### EXCERPT PROVIDED
[Linux-cluster] HA cluster cache coherency

Wed Nov 12 18:43:52 UTC 2008

Hello all,

I have been wondering what most people do about cache coherency issues
when doing high availability failover between two or more Linux
servers (RHEL, if it matters) with shared storage?

Consider a typical master-slave arrangement managed by heartbeat and a
fibrechannel HBA in each node each connected to a switch with a bunch
of storage also connected to the switch. The master and the slave are
sharing this disk to other clients on the network via NFS.

When the master fails during heavy writes with a gig of data in its
cache all of that data will be lost.

What do most people do about this? Is there any way to tell the kernel
to only do write-through and no caching? This might not be infeasible
if one has a lot of cache in the disk storage connected to the
fibrechannel switch which is the case for me.

### DATA EXCERPT

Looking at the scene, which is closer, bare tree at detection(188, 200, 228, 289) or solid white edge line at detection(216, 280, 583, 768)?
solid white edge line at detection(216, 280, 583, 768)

### REQUIRED TASKS
A) Reproduce the part of the cache coherency post starting at the words "[Linux-cluster] HA cluster" and ending after "network via NFS.".
B) For each statement, answer yes or no according to the cache coherency post, and quote the words from the post that settle it: (i) The master and the slave share the disk with other clients on the network via NFS. (ii) Each node is connected to the switch through a SCSI adapter. (iii) The writer has only a small amount of cache in the disk storage.
C) Extend the cache coherency post, picking up after its final sentence.
The data is separate material with no connection to the cache coherency post.

### OUTPUTS FOR THE TASKS
A)
[Linux-cluster] HA cluster cache coherency

Wed Nov 12 18:43:52 UTC 2008

Hello all,

I have been wondering what most people do about cache coherency issues
when doing high availability failover between two or more Linux
servers (RHEL, if it matters) with shared storage?

Consider a typical master-slave arrangement managed by heartbeat and a
fibrechannel HBA in each node each connected to a switch with a bunch
of storage also connected to the switch. The master and the slave are
sharing this disk to other clients on the network via NFS.

B)
(i) Yes: "The master and the slave are sharing this disk to other clients on the network via NFS."
(ii) No: "a fibrechannel HBA in each node each connected to a switch"
(iii) No: "if one has a lot of cache in the disk storage connected to the fibrechannel switch which is the case for me."

C)
I have read http://www.westnet.com/~gsmith/content/linux-pdflush.htm
which seems to be an excellent treatment of pdflush related issues.
However, it does not seem to address this specific issue. It mentions
four tunables in /proc/sys/vm which when set to zero seem like they
might accomplish what I'm looking for:

dirty_background_ratio
dirty_ratio
dirty_expire_centisecs
dirty_writeback_centisecs

but I set them all to zero on a test system and the Dirty field of
/proc/meminfo still routinely shows dirty pages.

Your comments are appreciated.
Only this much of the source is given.